Tuesday, July 12, 2005

The Requirements for Breaking the Law

My guess is that most people reading this have been steeped in the Valerie Plame story, but here's what you don't hear - the circumstances that must be met in order for Karl Rove to have broken the law in his conversation with report Matt Cooper (last full paragraph, which I've bolded).

Cliff May explains:

In his conversation with Matt Cooper was Karl Rove responding to Joe Wilson’s claim that Vice President Cheney sent him on the mission to Niger?

That claim was implied in Wilson’s NYT oped 7/6/03: “In February 2002, I was informed by officials at the Central Intelligence Agency that Vice President Dick Cheney’s office had questions about a particular intelligence report. … The agency officials asked if I would travel to Niger to check out the story so they could provide a response to the vice president’s office.”

But Cheney has consistently denied that he sent Wilson anywhere – or even received a report on Wilson’s visit.

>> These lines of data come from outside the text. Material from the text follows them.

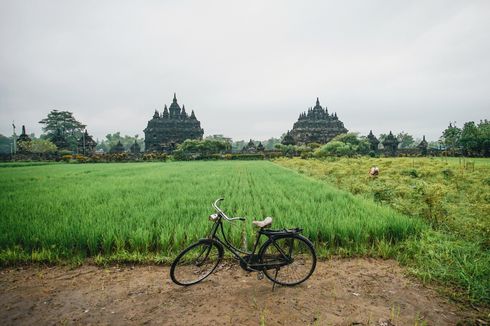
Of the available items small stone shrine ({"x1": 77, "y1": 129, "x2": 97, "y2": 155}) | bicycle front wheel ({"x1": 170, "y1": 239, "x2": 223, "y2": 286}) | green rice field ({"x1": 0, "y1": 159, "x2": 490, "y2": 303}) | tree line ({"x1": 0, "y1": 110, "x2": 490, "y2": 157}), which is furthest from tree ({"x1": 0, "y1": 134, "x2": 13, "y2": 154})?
bicycle front wheel ({"x1": 170, "y1": 239, "x2": 223, "y2": 286})

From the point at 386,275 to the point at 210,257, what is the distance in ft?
7.95

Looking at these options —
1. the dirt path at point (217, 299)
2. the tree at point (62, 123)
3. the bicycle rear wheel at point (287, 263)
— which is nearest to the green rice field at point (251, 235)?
the dirt path at point (217, 299)

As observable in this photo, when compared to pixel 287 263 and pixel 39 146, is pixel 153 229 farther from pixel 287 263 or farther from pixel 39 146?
pixel 39 146

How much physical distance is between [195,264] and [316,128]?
58.6 metres

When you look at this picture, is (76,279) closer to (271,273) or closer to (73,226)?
(73,226)

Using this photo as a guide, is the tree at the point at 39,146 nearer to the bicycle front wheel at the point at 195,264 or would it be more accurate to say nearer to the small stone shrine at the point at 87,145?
the small stone shrine at the point at 87,145

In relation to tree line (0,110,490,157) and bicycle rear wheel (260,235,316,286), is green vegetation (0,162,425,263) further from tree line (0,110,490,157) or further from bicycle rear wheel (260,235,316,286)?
tree line (0,110,490,157)

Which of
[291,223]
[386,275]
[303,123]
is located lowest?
[386,275]

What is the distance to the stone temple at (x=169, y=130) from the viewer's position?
5588cm

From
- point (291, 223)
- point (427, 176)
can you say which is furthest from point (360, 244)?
point (427, 176)

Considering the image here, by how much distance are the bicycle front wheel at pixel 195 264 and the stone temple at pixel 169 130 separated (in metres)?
52.7

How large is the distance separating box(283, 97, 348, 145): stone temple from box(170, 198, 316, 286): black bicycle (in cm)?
5399

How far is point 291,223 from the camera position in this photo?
4.84 metres

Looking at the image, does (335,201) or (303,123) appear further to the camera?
Answer: (303,123)
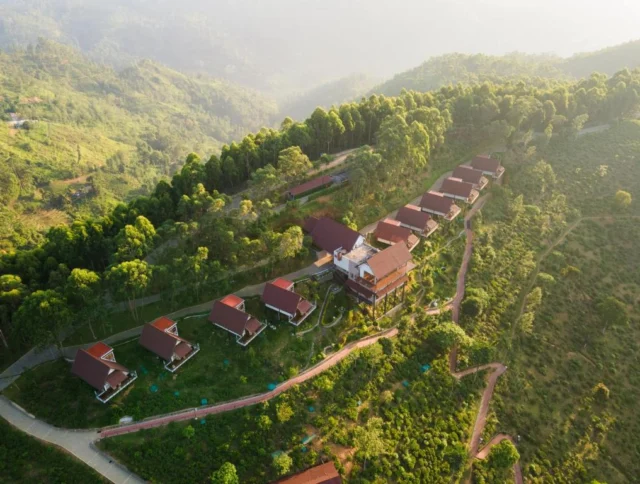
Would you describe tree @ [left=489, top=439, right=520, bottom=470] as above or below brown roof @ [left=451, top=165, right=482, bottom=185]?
below

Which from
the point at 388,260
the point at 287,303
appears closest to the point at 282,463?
the point at 287,303

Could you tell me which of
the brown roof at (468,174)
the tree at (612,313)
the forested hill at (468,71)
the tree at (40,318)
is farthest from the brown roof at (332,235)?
the forested hill at (468,71)

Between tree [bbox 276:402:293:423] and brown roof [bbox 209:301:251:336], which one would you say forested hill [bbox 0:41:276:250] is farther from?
tree [bbox 276:402:293:423]

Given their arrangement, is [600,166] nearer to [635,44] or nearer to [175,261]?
[175,261]

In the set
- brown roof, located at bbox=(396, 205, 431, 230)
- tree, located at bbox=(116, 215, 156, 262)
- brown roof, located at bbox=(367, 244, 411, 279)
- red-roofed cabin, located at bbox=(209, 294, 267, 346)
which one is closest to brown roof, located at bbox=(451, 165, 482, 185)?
brown roof, located at bbox=(396, 205, 431, 230)

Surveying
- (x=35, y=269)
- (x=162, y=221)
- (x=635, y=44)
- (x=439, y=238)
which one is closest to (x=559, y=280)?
(x=439, y=238)

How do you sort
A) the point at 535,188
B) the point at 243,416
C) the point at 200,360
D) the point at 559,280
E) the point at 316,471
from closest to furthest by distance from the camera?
the point at 316,471
the point at 243,416
the point at 200,360
the point at 559,280
the point at 535,188
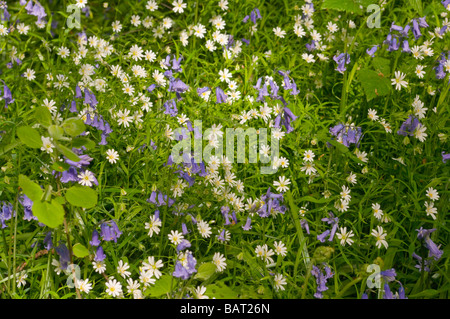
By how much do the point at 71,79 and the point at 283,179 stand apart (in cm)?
132

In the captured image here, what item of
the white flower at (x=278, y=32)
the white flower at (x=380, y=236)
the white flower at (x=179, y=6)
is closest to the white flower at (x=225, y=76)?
the white flower at (x=278, y=32)

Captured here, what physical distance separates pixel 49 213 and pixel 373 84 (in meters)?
2.04

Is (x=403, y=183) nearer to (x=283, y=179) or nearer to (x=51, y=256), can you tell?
(x=283, y=179)

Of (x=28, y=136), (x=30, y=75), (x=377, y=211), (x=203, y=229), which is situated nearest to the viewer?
(x=28, y=136)

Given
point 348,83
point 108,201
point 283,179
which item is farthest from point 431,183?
point 108,201

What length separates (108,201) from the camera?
280cm

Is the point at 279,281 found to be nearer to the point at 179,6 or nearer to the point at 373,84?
the point at 373,84

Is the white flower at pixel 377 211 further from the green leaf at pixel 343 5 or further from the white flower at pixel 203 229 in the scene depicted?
the green leaf at pixel 343 5

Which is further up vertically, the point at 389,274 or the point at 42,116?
the point at 42,116

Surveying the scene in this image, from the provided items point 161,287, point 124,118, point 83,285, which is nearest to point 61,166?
point 83,285

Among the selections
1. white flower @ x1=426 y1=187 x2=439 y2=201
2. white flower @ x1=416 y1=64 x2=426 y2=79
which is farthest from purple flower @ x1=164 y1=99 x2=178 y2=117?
white flower @ x1=416 y1=64 x2=426 y2=79

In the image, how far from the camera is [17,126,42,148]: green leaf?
2.04m

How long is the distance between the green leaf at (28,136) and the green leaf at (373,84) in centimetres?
189

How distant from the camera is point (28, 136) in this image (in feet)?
6.74
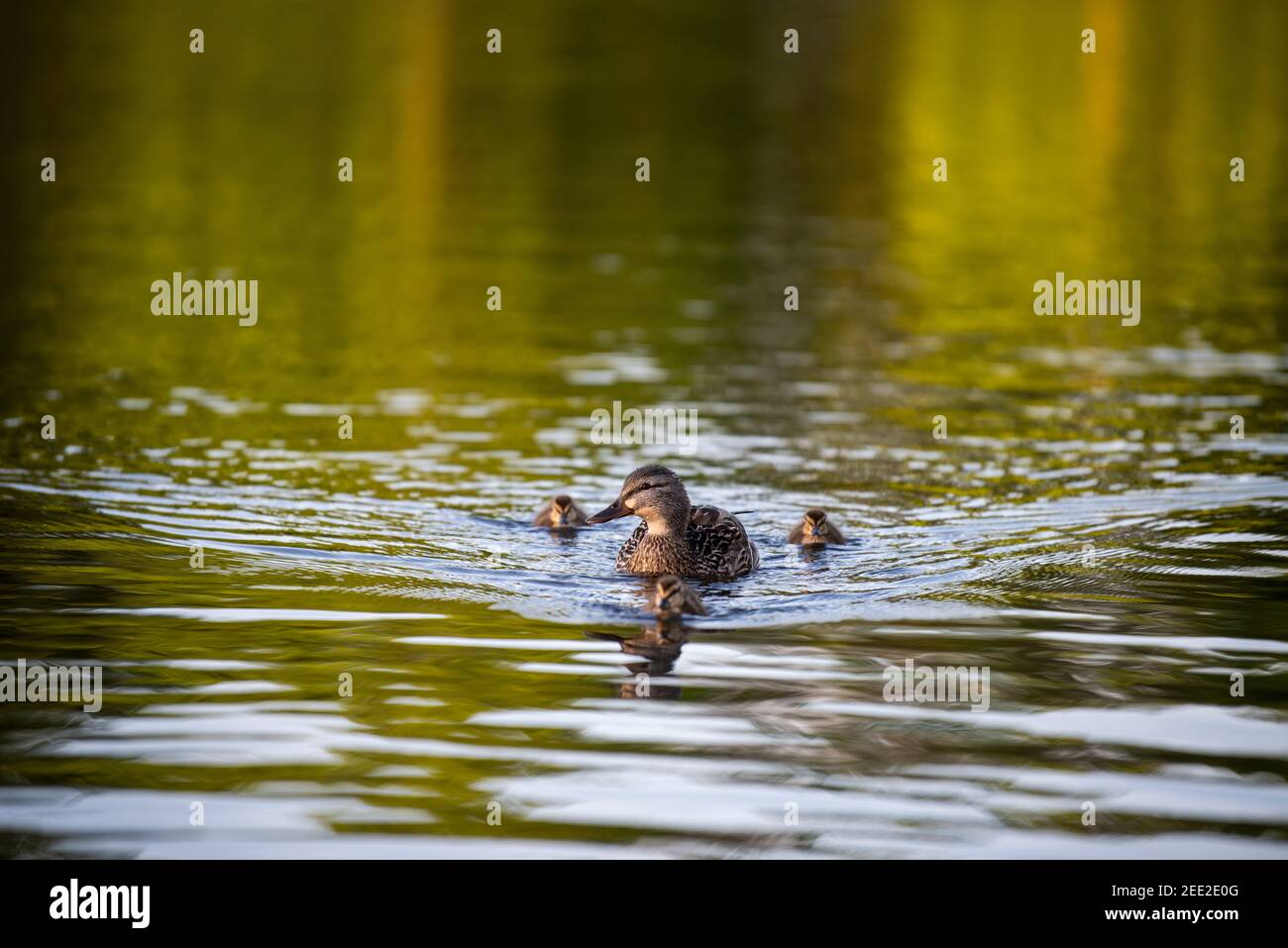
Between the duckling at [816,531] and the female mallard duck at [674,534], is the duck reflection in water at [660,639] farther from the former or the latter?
the duckling at [816,531]

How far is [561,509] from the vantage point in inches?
628

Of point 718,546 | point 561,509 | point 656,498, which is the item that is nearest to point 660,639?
point 718,546

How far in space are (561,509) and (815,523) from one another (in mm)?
2209

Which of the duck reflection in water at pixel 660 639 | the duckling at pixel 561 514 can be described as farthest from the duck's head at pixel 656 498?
the duckling at pixel 561 514

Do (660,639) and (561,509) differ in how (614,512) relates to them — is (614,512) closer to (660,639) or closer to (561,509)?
(561,509)

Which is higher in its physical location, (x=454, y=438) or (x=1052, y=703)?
(x=454, y=438)

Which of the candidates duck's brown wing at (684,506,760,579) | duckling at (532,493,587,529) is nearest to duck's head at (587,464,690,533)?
duck's brown wing at (684,506,760,579)

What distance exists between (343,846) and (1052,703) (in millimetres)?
4643

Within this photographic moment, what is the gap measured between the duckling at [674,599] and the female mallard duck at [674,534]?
1.07 metres

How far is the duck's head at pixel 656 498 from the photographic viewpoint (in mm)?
14961

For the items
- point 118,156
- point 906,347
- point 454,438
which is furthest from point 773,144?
point 454,438

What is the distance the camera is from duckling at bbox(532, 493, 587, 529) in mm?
15969

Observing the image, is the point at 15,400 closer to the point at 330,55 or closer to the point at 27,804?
the point at 27,804

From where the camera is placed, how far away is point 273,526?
1566cm
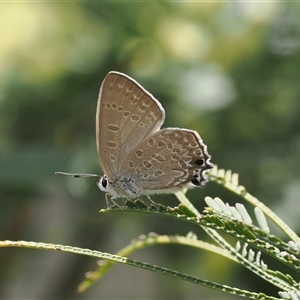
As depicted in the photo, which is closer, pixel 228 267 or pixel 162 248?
pixel 228 267

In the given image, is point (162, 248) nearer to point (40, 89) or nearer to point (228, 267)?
point (228, 267)

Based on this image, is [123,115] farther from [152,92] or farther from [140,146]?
[152,92]

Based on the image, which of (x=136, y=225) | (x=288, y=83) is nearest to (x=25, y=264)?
(x=136, y=225)

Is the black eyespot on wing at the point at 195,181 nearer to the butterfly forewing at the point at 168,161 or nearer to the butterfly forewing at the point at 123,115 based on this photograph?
the butterfly forewing at the point at 168,161

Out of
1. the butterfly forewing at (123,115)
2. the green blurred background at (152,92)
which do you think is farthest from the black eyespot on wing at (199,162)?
the green blurred background at (152,92)

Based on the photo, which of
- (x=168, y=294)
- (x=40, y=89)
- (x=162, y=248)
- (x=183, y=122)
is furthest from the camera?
(x=168, y=294)

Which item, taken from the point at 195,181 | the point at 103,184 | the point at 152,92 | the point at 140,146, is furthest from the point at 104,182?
the point at 152,92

And the Senate Select Committee On Intelligence confirmed that Cheney did not assign Wilson to conduct an investigation on behalf of the CIA.

CIA Director George Tenet said (in a press release 7/11/03) that the “CIA’s counter-proliferation experts, on their own initiative, asked an individual with ties to the region to make a visit to see what he could learn.” Wilson’s wife was a CIA counter-proliferation expert at this time.

Did she help get him the assignment? Apparently so (emphasis added):

“Some [CIA Counterproliferation Division, or CPD,] officials could not recall how the office decided to contact the former ambassador, however, interviews and documents provided to the Committee indicate that his wife, a CPD employee, suggested his name for the trip. The CPD reports officer told Committee staff that the former ambassador’s wife ‘offered up his name’ and a memorandum to the Deputy Chief of the CPD on February 12, 2002, from the former ambassador’s wife says, ‘my husband has good relations with both the PM [prime minister] and the former Minister of Mines (not to mention lots of French contacts), both of whom could possibly shed light on this sort of activity.’” (From the Select Committee On Intelligence’s “Report On The U.S. Intelligence Community’s Prewar Intelligence Assessments On Iraq,” U.S. Senate, 7/7/04)

So that would mean Rove may have been countering Wilson’s demonstrably false claim with the truth. Is it a crime in Washington to tell the truth? Actually, it probably would be if (1) Rove knew that Mrs. Wilson had been undercover, (2) if the CIA was taking assertive measures to protect her covert status, and (3) if Rove knew about Mrs. Wilson’s status because he had access to classified information.

But if those conditions have not been met, this is a tempest in a teapot – one which will be stirred for all its worth nevertheless.